Once you have SQLite3, you just need to type sqlite3 clinton_emails.sqlite
in the directory with the clinton_email.sqlite
file to open up the database with a SQLite shell.
For those of you who don't know, Secretary of State Hillary Clinton used a private email server for official governmental business. An FBI investigation recently concluded that her behavior was "extremely careless" but decided not to pursue legal action against her.
Your job is to investigate the damage that could have been done if a malicious hacker did in fact gain access to this poorly protected email server. We've loaded her emails as well as a few pieces of auxilliary information into a few SQLite tables for you to play around with.

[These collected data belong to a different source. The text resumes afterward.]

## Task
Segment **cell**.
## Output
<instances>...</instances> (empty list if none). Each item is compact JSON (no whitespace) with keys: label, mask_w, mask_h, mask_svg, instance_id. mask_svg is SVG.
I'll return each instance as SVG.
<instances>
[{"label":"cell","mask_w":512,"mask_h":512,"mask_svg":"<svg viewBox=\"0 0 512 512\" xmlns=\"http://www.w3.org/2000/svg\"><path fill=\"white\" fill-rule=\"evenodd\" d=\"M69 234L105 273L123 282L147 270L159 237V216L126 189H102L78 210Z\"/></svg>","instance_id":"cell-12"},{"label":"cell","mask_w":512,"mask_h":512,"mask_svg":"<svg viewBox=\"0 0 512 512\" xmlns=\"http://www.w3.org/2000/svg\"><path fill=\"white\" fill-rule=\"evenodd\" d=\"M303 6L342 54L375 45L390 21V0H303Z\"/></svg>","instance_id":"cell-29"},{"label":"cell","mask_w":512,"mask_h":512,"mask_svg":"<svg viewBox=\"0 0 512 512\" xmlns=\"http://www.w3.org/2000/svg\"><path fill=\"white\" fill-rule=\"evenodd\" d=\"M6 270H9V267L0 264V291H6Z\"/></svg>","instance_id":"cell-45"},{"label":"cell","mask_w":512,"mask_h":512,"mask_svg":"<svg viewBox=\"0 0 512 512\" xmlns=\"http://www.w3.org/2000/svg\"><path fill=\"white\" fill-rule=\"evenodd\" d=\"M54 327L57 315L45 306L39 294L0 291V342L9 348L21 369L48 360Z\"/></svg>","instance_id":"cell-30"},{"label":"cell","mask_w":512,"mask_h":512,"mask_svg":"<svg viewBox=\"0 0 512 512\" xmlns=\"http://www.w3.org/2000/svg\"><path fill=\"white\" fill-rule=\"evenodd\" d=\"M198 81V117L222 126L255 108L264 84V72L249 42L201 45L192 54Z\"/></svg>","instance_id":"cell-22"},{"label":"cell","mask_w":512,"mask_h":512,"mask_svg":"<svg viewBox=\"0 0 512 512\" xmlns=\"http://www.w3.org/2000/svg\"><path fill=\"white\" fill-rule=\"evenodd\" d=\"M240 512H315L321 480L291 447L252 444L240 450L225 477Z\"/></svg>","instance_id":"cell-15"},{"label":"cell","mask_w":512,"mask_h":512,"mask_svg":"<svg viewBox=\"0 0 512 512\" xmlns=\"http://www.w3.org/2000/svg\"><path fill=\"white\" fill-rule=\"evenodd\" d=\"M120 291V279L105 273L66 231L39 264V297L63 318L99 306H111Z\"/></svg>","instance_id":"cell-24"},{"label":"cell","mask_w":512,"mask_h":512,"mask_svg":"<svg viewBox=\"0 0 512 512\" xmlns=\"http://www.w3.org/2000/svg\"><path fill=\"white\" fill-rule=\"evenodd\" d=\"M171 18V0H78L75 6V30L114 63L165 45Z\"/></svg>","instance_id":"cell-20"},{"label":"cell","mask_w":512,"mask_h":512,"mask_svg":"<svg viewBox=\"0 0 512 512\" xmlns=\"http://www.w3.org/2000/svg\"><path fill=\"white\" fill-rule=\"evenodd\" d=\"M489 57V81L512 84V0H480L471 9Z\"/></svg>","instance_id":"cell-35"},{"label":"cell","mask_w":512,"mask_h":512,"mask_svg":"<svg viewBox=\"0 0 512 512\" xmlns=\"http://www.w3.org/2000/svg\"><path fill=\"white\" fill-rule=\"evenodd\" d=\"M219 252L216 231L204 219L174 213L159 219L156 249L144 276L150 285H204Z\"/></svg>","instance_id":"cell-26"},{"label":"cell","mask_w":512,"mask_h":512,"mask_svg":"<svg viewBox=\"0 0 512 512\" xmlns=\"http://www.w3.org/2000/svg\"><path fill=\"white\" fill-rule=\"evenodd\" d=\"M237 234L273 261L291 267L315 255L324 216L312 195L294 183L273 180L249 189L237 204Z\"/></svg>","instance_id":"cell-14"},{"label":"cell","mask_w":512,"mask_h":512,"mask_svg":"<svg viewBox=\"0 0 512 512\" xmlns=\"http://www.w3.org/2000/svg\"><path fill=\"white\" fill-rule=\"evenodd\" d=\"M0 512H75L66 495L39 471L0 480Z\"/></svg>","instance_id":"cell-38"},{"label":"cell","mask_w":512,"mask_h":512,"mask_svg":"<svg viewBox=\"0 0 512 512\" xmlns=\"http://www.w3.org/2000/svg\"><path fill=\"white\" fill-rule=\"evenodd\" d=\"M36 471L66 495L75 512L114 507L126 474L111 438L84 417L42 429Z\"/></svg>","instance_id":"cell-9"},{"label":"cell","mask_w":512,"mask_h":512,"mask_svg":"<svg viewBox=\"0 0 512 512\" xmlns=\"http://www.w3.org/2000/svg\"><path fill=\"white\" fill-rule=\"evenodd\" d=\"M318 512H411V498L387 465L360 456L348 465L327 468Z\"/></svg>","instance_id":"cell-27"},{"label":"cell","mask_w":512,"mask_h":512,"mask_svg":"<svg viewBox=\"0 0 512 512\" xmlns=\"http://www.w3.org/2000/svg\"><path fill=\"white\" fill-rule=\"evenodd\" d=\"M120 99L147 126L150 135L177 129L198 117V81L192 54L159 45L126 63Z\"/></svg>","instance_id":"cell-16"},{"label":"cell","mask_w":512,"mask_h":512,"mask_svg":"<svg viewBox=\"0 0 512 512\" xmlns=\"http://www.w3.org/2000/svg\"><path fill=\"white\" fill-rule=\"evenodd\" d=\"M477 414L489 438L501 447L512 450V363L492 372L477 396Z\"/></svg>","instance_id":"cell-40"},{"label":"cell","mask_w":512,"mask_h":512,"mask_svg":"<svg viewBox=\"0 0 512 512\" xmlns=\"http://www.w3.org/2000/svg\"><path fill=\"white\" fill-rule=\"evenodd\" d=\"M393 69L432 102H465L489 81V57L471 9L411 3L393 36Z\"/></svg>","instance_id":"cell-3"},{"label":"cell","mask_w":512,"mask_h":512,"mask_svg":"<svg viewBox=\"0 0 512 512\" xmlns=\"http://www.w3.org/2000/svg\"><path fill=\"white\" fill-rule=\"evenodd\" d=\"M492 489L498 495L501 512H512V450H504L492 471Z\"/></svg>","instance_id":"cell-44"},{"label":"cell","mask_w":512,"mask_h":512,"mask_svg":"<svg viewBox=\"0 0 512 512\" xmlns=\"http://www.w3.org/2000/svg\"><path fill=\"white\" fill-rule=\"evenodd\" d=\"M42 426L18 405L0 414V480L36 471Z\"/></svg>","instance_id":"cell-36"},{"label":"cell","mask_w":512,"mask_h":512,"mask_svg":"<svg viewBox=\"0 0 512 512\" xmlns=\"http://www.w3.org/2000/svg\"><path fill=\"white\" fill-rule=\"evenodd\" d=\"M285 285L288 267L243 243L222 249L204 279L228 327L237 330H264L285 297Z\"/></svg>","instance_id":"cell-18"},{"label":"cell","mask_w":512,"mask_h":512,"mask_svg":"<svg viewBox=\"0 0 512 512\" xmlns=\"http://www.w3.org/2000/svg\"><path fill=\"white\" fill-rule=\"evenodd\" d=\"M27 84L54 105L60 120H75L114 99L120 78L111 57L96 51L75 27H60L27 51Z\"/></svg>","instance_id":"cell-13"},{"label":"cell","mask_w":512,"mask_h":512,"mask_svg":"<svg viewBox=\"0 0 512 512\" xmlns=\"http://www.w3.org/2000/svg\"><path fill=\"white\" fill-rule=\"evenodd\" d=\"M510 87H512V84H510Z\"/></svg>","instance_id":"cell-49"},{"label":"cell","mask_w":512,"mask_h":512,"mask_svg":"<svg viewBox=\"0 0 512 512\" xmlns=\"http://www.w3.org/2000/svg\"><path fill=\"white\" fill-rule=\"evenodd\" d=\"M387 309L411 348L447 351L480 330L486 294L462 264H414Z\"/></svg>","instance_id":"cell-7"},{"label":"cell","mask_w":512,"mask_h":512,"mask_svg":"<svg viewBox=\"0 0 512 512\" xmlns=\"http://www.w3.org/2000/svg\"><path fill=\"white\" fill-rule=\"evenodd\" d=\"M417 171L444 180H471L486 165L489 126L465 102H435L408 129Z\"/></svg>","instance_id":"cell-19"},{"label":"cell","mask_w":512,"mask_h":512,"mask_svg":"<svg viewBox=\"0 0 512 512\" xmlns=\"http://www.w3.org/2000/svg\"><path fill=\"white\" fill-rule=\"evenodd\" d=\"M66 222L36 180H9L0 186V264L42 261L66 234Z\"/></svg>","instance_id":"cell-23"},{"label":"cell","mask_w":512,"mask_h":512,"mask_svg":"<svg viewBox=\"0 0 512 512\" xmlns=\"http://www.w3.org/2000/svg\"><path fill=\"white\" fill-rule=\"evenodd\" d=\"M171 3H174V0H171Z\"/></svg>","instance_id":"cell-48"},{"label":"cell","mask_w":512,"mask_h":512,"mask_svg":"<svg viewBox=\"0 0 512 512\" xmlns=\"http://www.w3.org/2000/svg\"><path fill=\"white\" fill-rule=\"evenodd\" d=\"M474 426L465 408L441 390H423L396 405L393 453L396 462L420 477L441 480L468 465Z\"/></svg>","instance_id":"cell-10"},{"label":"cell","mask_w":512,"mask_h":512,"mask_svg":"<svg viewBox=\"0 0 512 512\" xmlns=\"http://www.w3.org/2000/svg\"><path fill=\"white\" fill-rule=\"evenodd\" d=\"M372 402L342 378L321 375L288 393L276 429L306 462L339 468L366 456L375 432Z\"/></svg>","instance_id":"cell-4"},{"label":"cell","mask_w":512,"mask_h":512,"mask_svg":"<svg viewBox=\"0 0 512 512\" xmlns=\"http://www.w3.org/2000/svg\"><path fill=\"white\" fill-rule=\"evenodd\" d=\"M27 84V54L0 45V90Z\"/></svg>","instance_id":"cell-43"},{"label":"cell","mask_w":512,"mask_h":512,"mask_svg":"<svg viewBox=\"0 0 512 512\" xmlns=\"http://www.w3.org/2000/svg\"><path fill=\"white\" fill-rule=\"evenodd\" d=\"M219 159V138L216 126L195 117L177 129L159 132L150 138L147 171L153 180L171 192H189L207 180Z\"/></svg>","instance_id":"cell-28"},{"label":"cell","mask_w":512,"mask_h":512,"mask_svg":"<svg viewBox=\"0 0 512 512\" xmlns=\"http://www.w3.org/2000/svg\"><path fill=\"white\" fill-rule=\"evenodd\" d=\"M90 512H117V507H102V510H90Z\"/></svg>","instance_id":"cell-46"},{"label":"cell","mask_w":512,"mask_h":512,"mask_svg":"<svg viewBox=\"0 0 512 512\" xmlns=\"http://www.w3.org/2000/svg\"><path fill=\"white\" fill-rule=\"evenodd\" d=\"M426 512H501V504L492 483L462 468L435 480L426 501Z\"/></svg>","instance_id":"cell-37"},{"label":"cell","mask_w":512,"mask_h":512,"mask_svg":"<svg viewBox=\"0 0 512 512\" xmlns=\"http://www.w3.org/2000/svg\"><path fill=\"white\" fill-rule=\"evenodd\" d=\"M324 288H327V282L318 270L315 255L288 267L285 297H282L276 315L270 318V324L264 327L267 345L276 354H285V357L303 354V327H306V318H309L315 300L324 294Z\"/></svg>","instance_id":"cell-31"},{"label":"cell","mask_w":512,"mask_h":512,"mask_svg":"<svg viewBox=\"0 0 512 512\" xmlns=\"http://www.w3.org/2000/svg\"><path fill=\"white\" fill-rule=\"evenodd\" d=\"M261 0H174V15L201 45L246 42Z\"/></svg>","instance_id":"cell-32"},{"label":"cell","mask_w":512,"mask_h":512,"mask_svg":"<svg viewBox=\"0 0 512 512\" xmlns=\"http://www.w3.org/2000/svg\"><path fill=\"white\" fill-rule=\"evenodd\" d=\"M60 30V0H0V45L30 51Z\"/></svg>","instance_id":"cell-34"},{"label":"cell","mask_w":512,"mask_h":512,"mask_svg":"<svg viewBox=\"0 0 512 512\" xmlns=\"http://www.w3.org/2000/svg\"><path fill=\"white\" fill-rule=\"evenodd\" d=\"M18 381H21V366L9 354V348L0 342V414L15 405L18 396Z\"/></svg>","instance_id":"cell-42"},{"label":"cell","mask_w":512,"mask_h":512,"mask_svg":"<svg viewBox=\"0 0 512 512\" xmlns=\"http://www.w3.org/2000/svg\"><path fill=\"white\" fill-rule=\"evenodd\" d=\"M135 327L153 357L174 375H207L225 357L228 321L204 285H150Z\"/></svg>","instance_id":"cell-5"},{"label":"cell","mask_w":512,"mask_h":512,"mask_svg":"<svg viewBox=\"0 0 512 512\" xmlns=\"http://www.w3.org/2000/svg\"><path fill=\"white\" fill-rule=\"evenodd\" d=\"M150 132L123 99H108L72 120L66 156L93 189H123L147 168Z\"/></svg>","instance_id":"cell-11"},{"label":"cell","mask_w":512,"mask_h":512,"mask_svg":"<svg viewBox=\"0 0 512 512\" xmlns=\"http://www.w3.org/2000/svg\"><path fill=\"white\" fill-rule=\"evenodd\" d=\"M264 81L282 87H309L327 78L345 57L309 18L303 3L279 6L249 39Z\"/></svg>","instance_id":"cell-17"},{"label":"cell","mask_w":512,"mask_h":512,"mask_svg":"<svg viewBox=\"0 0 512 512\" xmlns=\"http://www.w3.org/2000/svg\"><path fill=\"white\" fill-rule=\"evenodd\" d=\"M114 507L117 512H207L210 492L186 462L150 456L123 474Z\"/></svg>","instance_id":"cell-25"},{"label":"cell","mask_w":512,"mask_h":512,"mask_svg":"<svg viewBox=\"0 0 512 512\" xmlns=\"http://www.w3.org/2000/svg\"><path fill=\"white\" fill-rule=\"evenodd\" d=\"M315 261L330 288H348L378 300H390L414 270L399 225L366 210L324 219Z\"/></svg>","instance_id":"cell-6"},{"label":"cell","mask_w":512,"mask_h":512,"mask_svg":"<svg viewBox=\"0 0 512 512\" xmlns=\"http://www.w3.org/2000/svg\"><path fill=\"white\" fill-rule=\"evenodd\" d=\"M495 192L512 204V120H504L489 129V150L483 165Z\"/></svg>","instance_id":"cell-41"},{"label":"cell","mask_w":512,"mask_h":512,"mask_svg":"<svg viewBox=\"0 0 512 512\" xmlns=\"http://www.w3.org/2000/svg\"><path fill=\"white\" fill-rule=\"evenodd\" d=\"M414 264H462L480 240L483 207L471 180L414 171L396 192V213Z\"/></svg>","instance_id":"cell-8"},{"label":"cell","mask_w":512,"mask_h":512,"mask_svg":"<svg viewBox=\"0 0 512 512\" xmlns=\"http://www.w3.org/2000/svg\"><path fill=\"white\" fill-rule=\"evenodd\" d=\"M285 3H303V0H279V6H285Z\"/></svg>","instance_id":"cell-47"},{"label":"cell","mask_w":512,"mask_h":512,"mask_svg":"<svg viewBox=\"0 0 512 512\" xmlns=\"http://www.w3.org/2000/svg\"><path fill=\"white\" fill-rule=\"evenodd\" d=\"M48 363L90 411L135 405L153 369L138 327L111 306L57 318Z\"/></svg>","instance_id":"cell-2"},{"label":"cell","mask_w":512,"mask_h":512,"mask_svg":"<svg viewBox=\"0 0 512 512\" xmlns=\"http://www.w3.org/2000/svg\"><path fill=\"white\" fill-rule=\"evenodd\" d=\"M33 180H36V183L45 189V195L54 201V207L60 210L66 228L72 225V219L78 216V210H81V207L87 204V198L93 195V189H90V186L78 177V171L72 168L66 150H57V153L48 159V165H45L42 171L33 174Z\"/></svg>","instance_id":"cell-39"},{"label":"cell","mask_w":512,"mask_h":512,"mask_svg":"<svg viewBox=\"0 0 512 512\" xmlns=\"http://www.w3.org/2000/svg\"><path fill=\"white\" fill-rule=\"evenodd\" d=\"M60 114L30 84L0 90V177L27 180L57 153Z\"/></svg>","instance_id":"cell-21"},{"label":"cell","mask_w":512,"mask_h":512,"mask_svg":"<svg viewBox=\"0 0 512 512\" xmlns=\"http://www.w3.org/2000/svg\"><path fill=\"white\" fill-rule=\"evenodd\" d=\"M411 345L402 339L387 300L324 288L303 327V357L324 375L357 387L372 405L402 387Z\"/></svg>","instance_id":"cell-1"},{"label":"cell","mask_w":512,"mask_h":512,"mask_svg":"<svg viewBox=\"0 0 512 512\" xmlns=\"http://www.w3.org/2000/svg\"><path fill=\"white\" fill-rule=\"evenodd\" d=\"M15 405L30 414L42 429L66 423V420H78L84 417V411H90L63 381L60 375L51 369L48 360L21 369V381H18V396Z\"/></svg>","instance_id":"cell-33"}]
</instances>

Before starting the assignment, you should spend a few minutes familiarizing yourself with the data. There are 4 tables that you will be writing queries on: Emails
, Persons
, Aliases
, and EmailReceivers
. For a more detailed description of the dataset including the fields in each table and their types, take a look at the Kaggle description of the dataset or use the .schema
utility below.
Keep in mind that SQLite has a number of useful utilities. For example, .tables
will show you all the tables in your database, and .schema {tablename}
will show you the schema of {tablename}
.
There are 7 queries that you’re going to write for this assignment. Write them in hw1.sql
and submit.
- Find the number of emails that mention “Obama” in the
ExtractedBodyText
of the email. - Among people with Aliases, find the average number of Aliases each person has.
- Find the
MetadataDateSent
on which the most emails were sent and the number of emails that were sent on that date. Note that that many emails do not have a date -- don’t include those in your count. - Find out how many distinct
id
s refer to Hillary Clinton.- Hint: You might want to create a view with the ids of her aliases for future queries. See this tutorial. Make sure to include her actual
personId
!
- Hint: You might want to create a view with the ids of her aliases for future queries. See this tutorial. Make sure to include her actual
- Find the number of emails in the database sent by Hillary Clinton. Keep in mind that there are multiple aliases (from the previous question) that the email could’ve been sent from.
- Find the names of the 5 people who emailed Hillary Clinton the most.
- Find the names of the 5 people that Hillary Clinton emailed the most.